Cette nouveauté Tinder risque de surprendre dès l’inscription
Fini les faux profils ?
Alors que deux applications de rencontre étaient bannies de l’App Store il y a quelques jours, pour des raisons de sécurité, le leader incontesté en la matière Tinder prend un tout autre chemin. Dès cette semaine, un changement concret s’applique à l’ouverture de l’application.
Un selfie vidéo imposé dès la création du compte
Le dispositif s’appelle Face Check. Il oblige à enregistrer une courte vidéo de votre visage sous plusieurs angles afin de vérifier que les photos de votre profil vous appartiennent bien. Une fois le scan validé, la vidéo est supprimée selon Tinder.

© 9to5Mac x Match Group
L’application garde ensuite une version chiffrée de votre visage pour vérifier vos futures photos et repérer les faux comptes. Elle ne passe pas par Face ID, tout se fait avec les images capturées depuis Tinder.
Le nouveau système de vérification est pour le moment réservé aux États-Unis, mais il est fort probable qu’il arrive en France dans les prochains mois. Le contraste avec les retraits récents d’apps concurrentes est évident. Là où certains services ont ignoré les alertes, Tinder renforce ses contrôles pour prévenir les dérives.
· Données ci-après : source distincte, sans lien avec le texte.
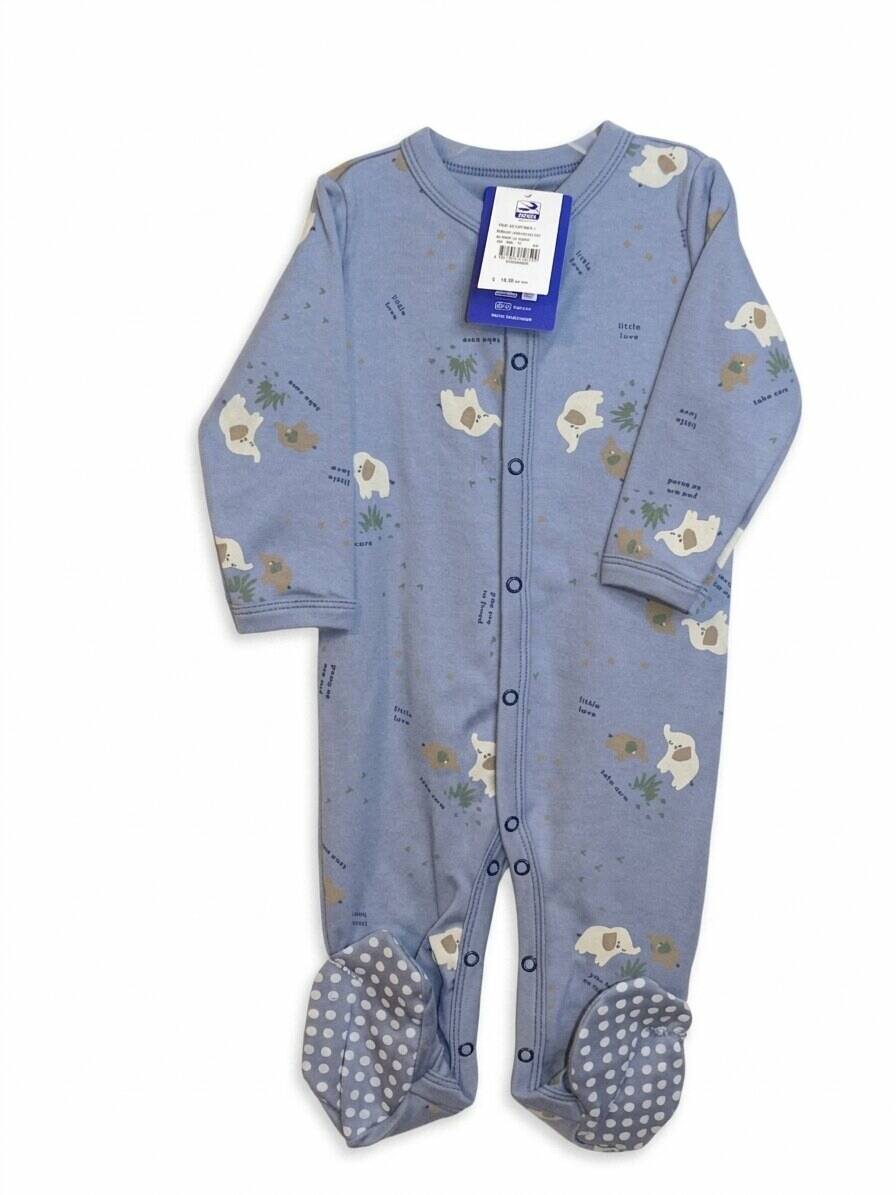 Monito con broches estampado algodón-poliéster celeste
Un coup de pression contre les faux profils
Face à la multiplication des arnaques, Tinder veut bloquer les bots, les usurpations et les comptes multiples. Yoel Roth, responsable de la sécurité chez Match Group (maison mère de Tinder), affirme que cette mesure est l’une des plus efficaces qu’il ait vues en quinze ans de carrière.
Jusqu’ici, la vérification par selfie vidéo était proposée dans six pays, dont le Canada, l’Australie, l’Inde, la Colombie et plusieurs pays d’Asie du Sud-Est. Elle devient désormais obligatoire pour tous les nouveaux inscrits aux États-Unis. Une première pour Tinder, qui amorce ainsi un changement de stratégie à plus grande échelle.
Tinder durcit l’entrée pour limiter les dérives, tout en promettant une gestion encadrée des données. Ce virage s’inscrit dans une tendance plus large où la généralisation des vérifications d’identité semble se renforcer sur internet. Il ne serait pas étonnant que cela arrive rapidement en Europe.